20. Il résulte de tout ce qui précède, sans qu'il soit besoin de se prononcer sur la régularité du jugement, ni d'examiner les autres moyens de la requête, que Mme C... est fondée à soutenir que c'est à tort que, par le jugement attaqué, le tribunal administratif de Besançon a rejeté sa demande de première instance tendant à l'annulation des arrêtés des 17 et 24 juin 2024 du ministre de l'intérieur et des outre-mer. Par suite, elle est fondée à demander l'annulation de l'article 3 de ce jugement ainsi que l'annulation de ces arrêtés.

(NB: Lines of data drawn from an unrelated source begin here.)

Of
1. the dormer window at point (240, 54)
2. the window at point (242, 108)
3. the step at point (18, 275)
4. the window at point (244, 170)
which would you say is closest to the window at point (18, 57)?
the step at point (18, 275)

Sur les frais liés au litige :
21. Mme C... n'a pas été admise au bénéfice de l'aide juridictionnelle. Par suite, ses conclusions tendant au versement à son avocat d'une somme en application des dispositions combinées des articles 37 de la loi du 10 juillet 1991 et L. 761-1 du code de justice administrative ne peuvent qu'être rejetées.
D E C I D E :
Article 1er : Il n'y a pas lieu de transmettre au Conseil d'Etat la question prioritaire de constitutionnalité soulevée en appel par Mme C....
Article 2 : Les interventions du Syndicat de la magistrature et du Syndicat des avocats de France ne sont pas admises.

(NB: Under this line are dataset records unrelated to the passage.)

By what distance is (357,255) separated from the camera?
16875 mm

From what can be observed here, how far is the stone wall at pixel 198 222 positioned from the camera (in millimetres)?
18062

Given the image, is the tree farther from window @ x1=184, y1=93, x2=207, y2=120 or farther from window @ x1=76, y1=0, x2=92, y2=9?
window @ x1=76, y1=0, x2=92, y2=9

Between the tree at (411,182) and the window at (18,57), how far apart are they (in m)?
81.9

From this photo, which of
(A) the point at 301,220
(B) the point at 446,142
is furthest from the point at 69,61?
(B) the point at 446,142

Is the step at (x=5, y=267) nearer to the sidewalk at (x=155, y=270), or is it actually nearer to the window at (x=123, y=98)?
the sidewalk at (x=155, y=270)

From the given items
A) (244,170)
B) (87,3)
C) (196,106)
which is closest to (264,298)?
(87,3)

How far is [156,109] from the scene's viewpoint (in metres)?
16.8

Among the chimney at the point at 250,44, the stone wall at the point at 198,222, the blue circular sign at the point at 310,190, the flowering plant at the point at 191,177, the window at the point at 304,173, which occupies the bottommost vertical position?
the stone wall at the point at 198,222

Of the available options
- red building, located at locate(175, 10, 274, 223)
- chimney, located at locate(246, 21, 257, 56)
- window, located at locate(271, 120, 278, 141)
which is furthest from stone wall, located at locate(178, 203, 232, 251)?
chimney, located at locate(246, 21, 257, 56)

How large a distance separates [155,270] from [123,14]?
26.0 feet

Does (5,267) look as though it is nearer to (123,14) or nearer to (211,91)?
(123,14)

Article 3 : L'article 3 du jugement n° 2401358 du 10 septembre 2024 du tribunal administratif de Besançon et les arrêtés des 17 et 24 juin 2024 sont annulés.
Article 4 : Les conclusions présentées par Mme C... sur le fondement des dispositions combinées des articles 37 de la loi du 10 juillet 1991 et L. 761-1 du code de justice administrative sont rejetées.

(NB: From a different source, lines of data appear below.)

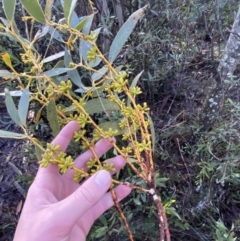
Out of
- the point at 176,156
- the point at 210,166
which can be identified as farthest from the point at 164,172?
the point at 210,166

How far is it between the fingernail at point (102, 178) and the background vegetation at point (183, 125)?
0.39 metres

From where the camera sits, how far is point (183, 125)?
1.66 meters

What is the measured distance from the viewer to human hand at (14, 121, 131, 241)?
0.99 meters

Article 5 : Le présent arrêt sera notifié à Mme A... C..., au ministre d'Etat, ministre de l'intérieur, au Syndicat de la magistrature et au Syndicat des avocats de France, et à Me Dole.
Délibéré après l'audience du 1er avril 2025, à laquelle siégeaient :
- M., président,
- M., premier conseiller,
- Mme, première conseillère.
Rendu public par mise à disposition au greffe le 6 mai 2025.
Le rapporteur,
Signé
Le président,
Signé
La greffière,
Signé
La République mande et ordonne au ministre d'Etat, ministre de l'intérieur, en ce qui le concerne, ou à tous commissaires de justice à ce requis, en ce qui concerne les voies de droit commun contre les parties privées, de pourvoir à l'exécution de la présente décision.